··· EXTRAIT CHOISI

La raison raisonnante appelle à la paix et la justice sociale. Les pouvoirs injustes s’engagent dans la guerre et l’injustice sociale. Ainsi le grand capital, leurs soutiens impérialistes, leurs soumis bien payés, les médias dominants nous ont habitués à leurs responsabilités violentes et meurtrières. Un exemple, depuis la fin de la Seconde Guerre mondiale : 700 000 morts en Europe crescendo (Chypre, ex-Yougoslavie, Ukraine). Jean Jaurès avait raison (c’est pour cela qu’il a été assassiné) :  « Toujours votre société violente et chaotique, même quand elle veut la paix, même quand elle est à l’état d’apparent repos, porte en elle la guerre, comme la nuée dormante porte l’orage. » Et cette société violente et chaotique, c’est la société capitaliste qui considère de façon génétique « la guerre comme la continuation de la politique par d’autres moyens ». Quand la gauche s’écarte de la gauche de gauche et devient un soutien au capitalisme, alors c’est le pompon. Nous pouvons alors « rire de ceux qui déplorent les effets des causes qu’ils chérissent » comme le disait Bossuet.

Les pitres

Dans cette catégorie, avouons qu’Emmanuel Macron est difficilement battable, surtout sur le plan international où sa parole est déconsidérée. Il suffit de lire les journaux étrangers pour s’en persuader. Il est bien loin le temps des de Gaulle, Védrine ou de Villepin qui, s’ils étaient critiqués, étaient respectés. Nous les avons troqués pour un bouffon qui n’a réussi à être qu’un VRP du complexe militaro-industriel français vers des pays illibéraux, voire dictatoriaux. Sur le plan intérieur, le « tout communication » sans liaison avec le réel commence à être perçu y compris par des factions de la bourgeoisie.

······
··· EXTRAIT DE DONNÉES

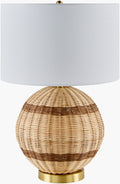 LIVABLISS, BRIEC ACCENT TABLE LAMP, TABLE LAMPS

······

» CONSIGNE 1
Dans le texte sur la guerre et la société capitaliste, à qui est attribuée la phrase sur ceux qui déplorent les effets des causes qu'ils chérissent ?
» CONSIGNE 2
Reprenez le texte sur la guerre et la société capitaliste à la suite de sa dernière phrase.
Les lignes n'interviennent pas ici.

» RÉPONSE 1
À Bossuet.

» RÉPONSE 2
Notre illusionniste n’a été capable que de faire semblant d’être un anti-extrême droite alors que tout marxien conséquent sait que l’extrême centre mène directement à une alliance de toutes les droites ou à un échec patent du camp du travail comme la Convention thermidorienne vers l’Empire, comme la deuxième République après la défaite de juin 1848 et à nouveau vers l’Empire, comme la défaite du gouvernement Blum en 1937 vers la collaboration avec le nazisme, etc. Notre illusionniste peut s’enorgueillir d’avoir réussi le tour de force d’avoir augmenté la dette française de 1000 milliards d’euros depuis 2017. Bien évidemment, notre pitre en chef n’a pu agir qu’avec une armée de pitres de seconde zone dont nous laissons les lecteurs dresser une liste exhaustive.

Les « wokes »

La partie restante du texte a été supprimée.